Menurutnya, Pos Indonesia mulai melakukan peralihan dari kendaraan berbahan bakar bensin ke motor listrik sejak 2023.
Sejak saat itu, biaya operasional kendaraan per kurir yang sebelumnya mencapai Rp750 ribu per bulan turun menjadi sekitar Rp250 ribu.

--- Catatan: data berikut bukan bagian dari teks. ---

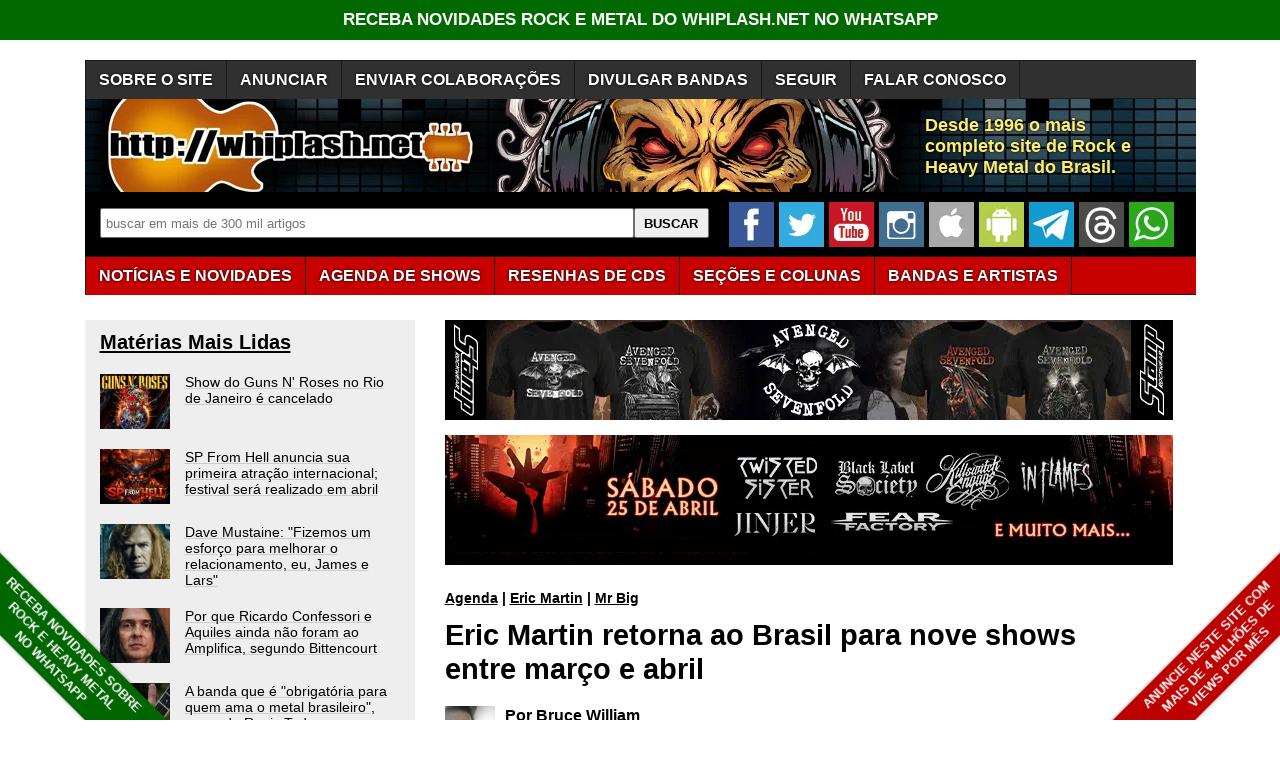

--- FILE ---
content_type: text/html; charset=utf-8
request_url: https://www.google.com/recaptcha/api2/aframe
body_size: 267
content:
<!DOCTYPE HTML><html><head><meta http-equiv="content-type" content="text/html; charset=UTF-8"></head><body><script nonce="yn0BNEK2MmqZ-dOhuS_Yvw">/** Anti-fraud and anti-abuse applications only. See google.com/recaptcha */ try{var clients={'sodar':'https://pagead2.googlesyndication.com/pagead/sodar?'};window.addEventListener("message",function(a){try{if(a.source===window.parent){var b=JSON.parse(a.data);var c=clients[b['id']];if(c){var d=document.createElement('img');d.src=c+b['params']+'&rc='+(localStorage.getItem("rc::a")?sessionStorage.getItem("rc::b"):"");window.document.body.appendChild(d);sessionStorage.setItem("rc::e",parseInt(sessionStorage.getItem("rc::e")||0)+1);localStorage.setItem("rc::h",'1768901533175');}}}catch(b){}});window.parent.postMessage("_grecaptcha_ready", "*");}catch(b){}</script></body></html>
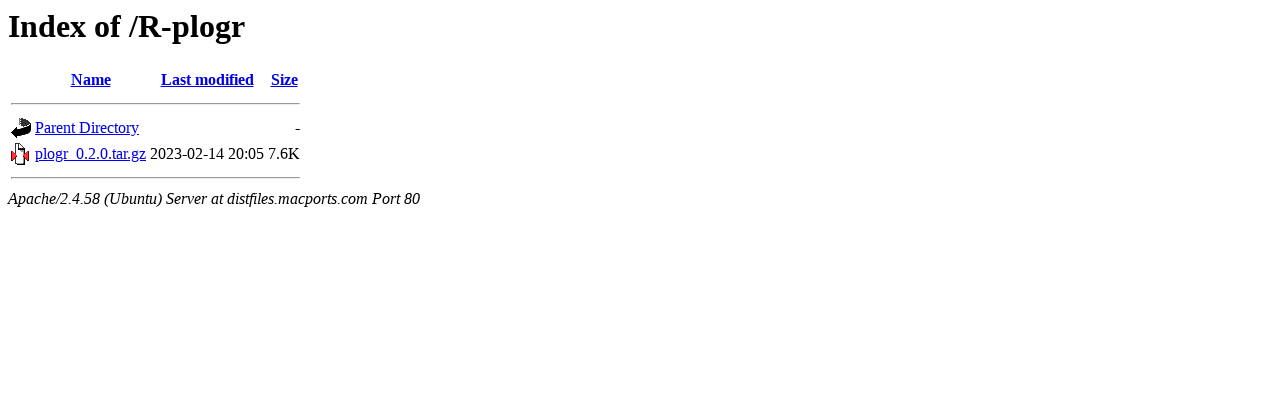

--- FILE ---
content_type: text/html;charset=UTF-8
request_url: http://distfiles.macports.com/R-plogr/?C=N;O=A
body_size: 463
content:
<!DOCTYPE HTML PUBLIC "-//W3C//DTD HTML 3.2 Final//EN">
<html>
 <head>
  <title>Index of /R-plogr</title>
 </head>
 <body>
<h1>Index of /R-plogr</h1>
  <table>
   <tr><th valign="top"><img src="/icons/blank.gif" alt="[ICO]"></th><th><a href="?C=N;O=D">Name</a></th><th><a href="?C=M;O=A">Last modified</a></th><th><a href="?C=S;O=A">Size</a></th></tr>
   <tr><th colspan="4"><hr></th></tr>
<tr><td valign="top"><a href="/"><img src="/icons/back.gif" alt="[PARENTDIR]"></a></td><td><a href="/">Parent Directory</a></td><td>&nbsp;</td><td align="right">  - </td></tr>
<tr><td valign="top"><a href="plogr_0.2.0.tar.gz"><img src="/icons/compressed.gif" alt="[   ]"></a></td><td><a href="plogr_0.2.0.tar.gz">plogr_0.2.0.tar.gz</a></td><td align="right">2023-02-14 20:05  </td><td align="right">7.6K</td></tr>
   <tr><th colspan="4"><hr></th></tr>
</table>
<address>Apache/2.4.58 (Ubuntu) Server at distfiles.macports.com Port 80</address>
</body></html>
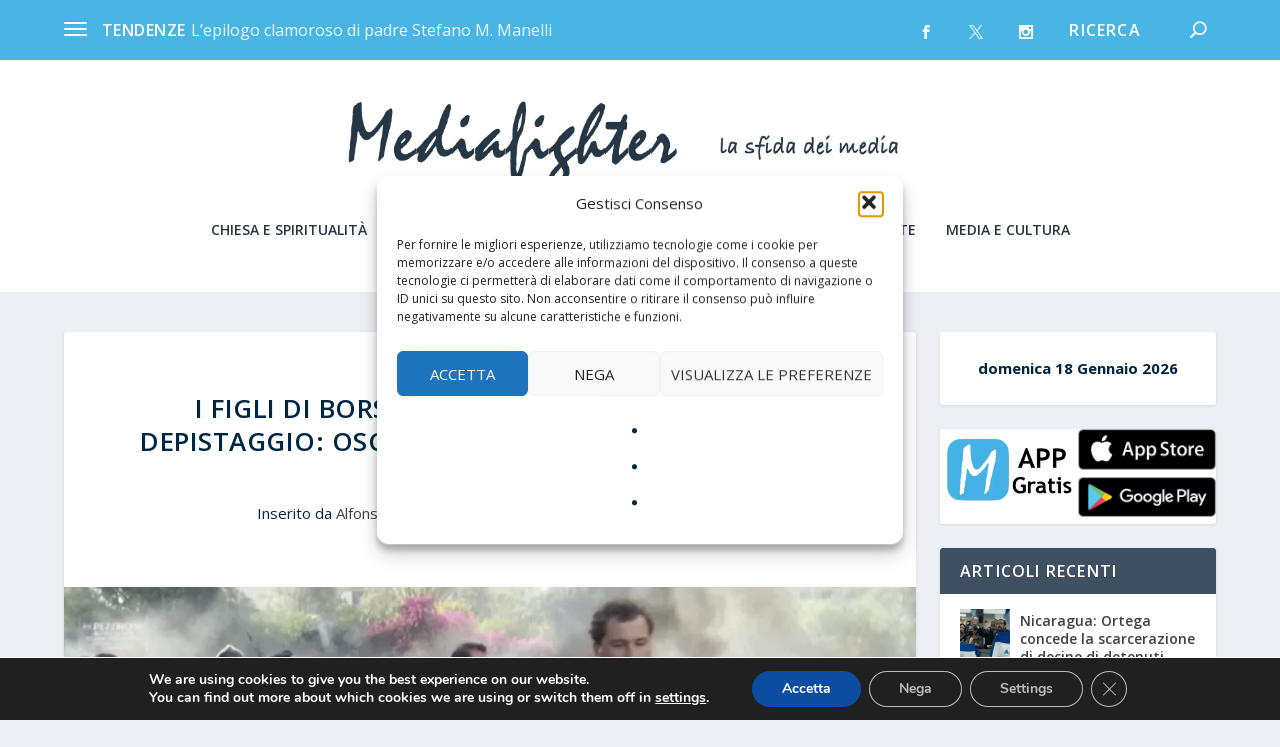

--- FILE ---
content_type: text/css
request_url: https://www.mediafighter.com/wp-content/themes/Extra-child4/style.css?ver=4.19.5.1675699591
body_size: 180
content:
/*
Theme Name: Extra Child
Theme URI: http://www.elegantthemes.com/gallery/extra/
Template: Extra
Author: Elegant Themes
Author URI: http://www.elegantthemes.com
Description: Extra
Version: 4.19.5.1675699591
Updated: 2023-02-06 17:06:31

"Kalau dari sisi kelebihannya memang lebih hemat. Kalau kami menggunakan bahan fosil, itu kalau dirupiahkan dalam satu bulan kami menghabiskan sekitar Rp750 ribu per bulan. Tetapi dengan kendaraan listrik, satu kurir satu bulan itu hanya habis sekitar Rp250 ribu rupiah," kata Fernanda usai menghadiri peluncuran motor listrik nasional yang diresmikan Presiden RI Prabowo Subianto, Kamis, 13 Agustus 2026.
Efisiensi tersebut, lanjut Fernanda, menjadi salah satu manfaat utama yang dirasakan Pos Indonesia dalam mendukung kegiatan operasional kurir sekaligus menjaga kelancaran proses logistik.
Dengan penghematan biaya yang cukup besar, Pos Indonesia berharap pemanfaatan motor listrik dapat terus diperluas. Hal itu seiring dengan penguatan ekosistem kendaraan listrik yang tidak hanya menyasar wilayah perkotaan.
"Ke depan, kami berharap ekosistem motor listrik di Indonesia bisa cepat untuk diimplementasikan di semua daerah. Tidak hanya di kota-kota besar, tapi untuk tier 2, tier 3 juga terbangun juga ekosistem itu," ujarnya.